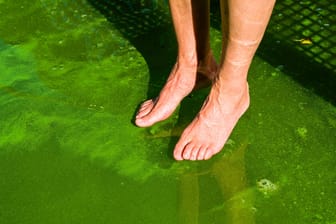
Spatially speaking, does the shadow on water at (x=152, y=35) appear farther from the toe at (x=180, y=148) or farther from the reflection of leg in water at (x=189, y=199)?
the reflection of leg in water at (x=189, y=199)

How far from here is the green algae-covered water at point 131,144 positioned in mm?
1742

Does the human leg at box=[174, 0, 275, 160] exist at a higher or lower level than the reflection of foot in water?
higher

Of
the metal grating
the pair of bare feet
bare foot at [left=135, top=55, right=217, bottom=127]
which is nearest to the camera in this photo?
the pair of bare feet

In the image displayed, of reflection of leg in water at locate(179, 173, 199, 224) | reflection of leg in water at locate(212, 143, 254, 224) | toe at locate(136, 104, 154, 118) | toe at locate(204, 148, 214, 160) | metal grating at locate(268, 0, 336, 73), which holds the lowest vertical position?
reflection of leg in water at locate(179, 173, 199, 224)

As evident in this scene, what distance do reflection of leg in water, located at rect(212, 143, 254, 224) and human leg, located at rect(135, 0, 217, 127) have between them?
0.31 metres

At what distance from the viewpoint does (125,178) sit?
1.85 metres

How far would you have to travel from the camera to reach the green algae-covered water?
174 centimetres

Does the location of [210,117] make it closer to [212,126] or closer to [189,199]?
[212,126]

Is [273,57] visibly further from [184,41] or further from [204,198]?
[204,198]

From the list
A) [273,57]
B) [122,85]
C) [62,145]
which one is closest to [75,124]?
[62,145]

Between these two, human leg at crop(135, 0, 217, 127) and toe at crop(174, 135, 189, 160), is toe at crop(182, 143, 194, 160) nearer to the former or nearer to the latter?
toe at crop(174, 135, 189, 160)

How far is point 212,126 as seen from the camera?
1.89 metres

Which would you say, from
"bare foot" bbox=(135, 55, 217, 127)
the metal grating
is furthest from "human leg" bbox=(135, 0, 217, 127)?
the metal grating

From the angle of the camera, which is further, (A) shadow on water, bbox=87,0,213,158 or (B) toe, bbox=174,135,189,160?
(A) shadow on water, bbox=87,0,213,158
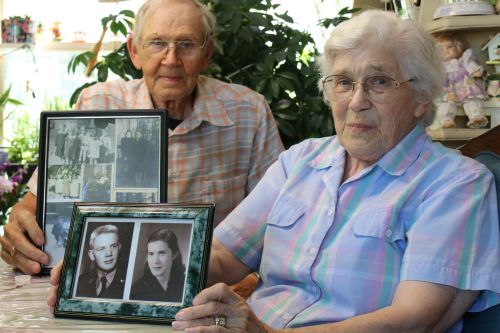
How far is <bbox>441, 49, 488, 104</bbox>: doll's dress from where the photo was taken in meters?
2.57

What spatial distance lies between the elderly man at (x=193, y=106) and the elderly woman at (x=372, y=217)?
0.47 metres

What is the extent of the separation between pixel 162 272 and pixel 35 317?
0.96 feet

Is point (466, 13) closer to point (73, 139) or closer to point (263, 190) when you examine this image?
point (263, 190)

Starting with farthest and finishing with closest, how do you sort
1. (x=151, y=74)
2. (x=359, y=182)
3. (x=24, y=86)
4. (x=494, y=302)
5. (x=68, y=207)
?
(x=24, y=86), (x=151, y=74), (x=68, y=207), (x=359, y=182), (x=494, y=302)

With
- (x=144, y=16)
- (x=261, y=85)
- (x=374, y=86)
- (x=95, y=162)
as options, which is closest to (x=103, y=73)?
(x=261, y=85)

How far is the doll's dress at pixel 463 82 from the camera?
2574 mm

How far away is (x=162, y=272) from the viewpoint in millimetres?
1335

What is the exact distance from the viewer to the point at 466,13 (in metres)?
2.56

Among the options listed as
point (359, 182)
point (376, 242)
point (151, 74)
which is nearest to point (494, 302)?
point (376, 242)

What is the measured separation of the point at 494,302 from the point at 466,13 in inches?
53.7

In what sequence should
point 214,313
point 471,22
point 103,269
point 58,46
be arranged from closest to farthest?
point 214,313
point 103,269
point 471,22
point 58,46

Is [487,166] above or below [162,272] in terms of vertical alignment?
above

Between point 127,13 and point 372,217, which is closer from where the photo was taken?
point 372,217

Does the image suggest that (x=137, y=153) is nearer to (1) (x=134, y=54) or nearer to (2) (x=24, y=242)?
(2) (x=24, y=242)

============

**GIVEN EXERCISE**
Render every line of the rows above as a JSON list of strings, one string per line, leaving out blank lines and the pictures.

**THE ANSWER**
[
  "Spatially speaking, does the shadow on water at (x=152, y=35) appear farther from the toe at (x=180, y=148) or farther from the reflection of leg in water at (x=189, y=199)?",
  "the reflection of leg in water at (x=189, y=199)",
  "How far from here is the green algae-covered water at point 131,144 positioned in mm?",
  "1742",
  "Does the human leg at box=[174, 0, 275, 160] exist at a higher or lower level than the reflection of foot in water?",
  "higher",
  "Of",
  "the metal grating",
  "the pair of bare feet",
  "bare foot at [left=135, top=55, right=217, bottom=127]",
  "which is nearest to the camera in this photo?",
  "the pair of bare feet",
  "In the image displayed, of reflection of leg in water at locate(179, 173, 199, 224) | reflection of leg in water at locate(212, 143, 254, 224) | toe at locate(136, 104, 154, 118) | toe at locate(204, 148, 214, 160) | metal grating at locate(268, 0, 336, 73), which holds the lowest vertical position?",
  "reflection of leg in water at locate(179, 173, 199, 224)",
  "As evident in this scene, what distance do reflection of leg in water, located at rect(212, 143, 254, 224) and human leg, located at rect(135, 0, 217, 127) have between them?",
  "0.31 metres",
  "At what distance from the viewpoint does (125,178) sit?",
  "1.85 metres",
  "How far would you have to travel from the camera to reach the green algae-covered water?",
  "174 centimetres",
  "Does the location of [210,117] make it closer to [212,126] or closer to [189,199]?",
  "[212,126]",
  "Is [273,57] visibly further from [184,41] or further from [204,198]?",
  "[204,198]",
  "From the list",
  "A) [273,57]",
  "B) [122,85]",
  "C) [62,145]",
  "which one is closest to [75,124]?",
  "[62,145]",
  "Between these two, human leg at crop(135, 0, 217, 127) and toe at crop(174, 135, 189, 160), is toe at crop(182, 143, 194, 160) nearer to the former or nearer to the latter?",
  "toe at crop(174, 135, 189, 160)",
  "How far is point 212,126 as seen from the camera?",
  "1.89 metres",
  "Which would you say, from",
  "\"bare foot\" bbox=(135, 55, 217, 127)",
  "the metal grating",
  "is furthest from \"human leg\" bbox=(135, 0, 217, 127)?",
  "the metal grating",
  "From the angle of the camera, which is further, (A) shadow on water, bbox=87,0,213,158 or (B) toe, bbox=174,135,189,160?",
  "(A) shadow on water, bbox=87,0,213,158",
  "How far is <bbox>441, 49, 488, 104</bbox>: doll's dress from where the photo was taken in meters?",
  "2.57",
  "What spatial distance lies between the elderly man at (x=193, y=106) and the elderly woman at (x=372, y=217)?",
  "0.47 metres",
  "What is the extent of the separation between pixel 162 272 and pixel 35 317?",
  "0.96 feet",
  "Is point (466, 13) closer to point (73, 139) or closer to point (263, 190) when you examine this image?",
  "point (263, 190)",
  "Starting with farthest and finishing with closest, how do you sort",
  "1. (x=151, y=74)",
  "2. (x=359, y=182)",
  "3. (x=24, y=86)",
  "4. (x=494, y=302)",
  "5. (x=68, y=207)",
  "?",
  "(x=24, y=86), (x=151, y=74), (x=68, y=207), (x=359, y=182), (x=494, y=302)",
  "With",
  "- (x=144, y=16)",
  "- (x=261, y=85)",
  "- (x=374, y=86)",
  "- (x=95, y=162)",
  "as options, which is closest to (x=103, y=73)?",
  "(x=261, y=85)",
  "How far is the doll's dress at pixel 463 82 from the camera?",
  "2574 mm",
  "How far away is (x=162, y=272) from the viewpoint in millimetres?",
  "1335",
  "What is the exact distance from the viewer to the point at 466,13 (in metres)?",
  "2.56",
  "Among the options listed as",
  "point (359, 182)",
  "point (376, 242)",
  "point (151, 74)",
  "which is nearest to point (494, 302)?",
  "point (376, 242)",
  "What is the measured separation of the point at 494,302 from the point at 466,13 in inches?",
  "53.7",
  "In what sequence should",
  "point 214,313",
  "point 471,22",
  "point 103,269",
  "point 58,46",
  "be arranged from closest to farthest?",
  "point 214,313",
  "point 103,269",
  "point 471,22",
  "point 58,46",
  "Is [487,166] above or below [162,272] in terms of vertical alignment?",
  "above",
  "Between point 127,13 and point 372,217, which is closer from where the photo was taken?",
  "point 372,217",
  "Does the image suggest that (x=137, y=153) is nearer to (1) (x=134, y=54) or nearer to (2) (x=24, y=242)?",
  "(2) (x=24, y=242)"
]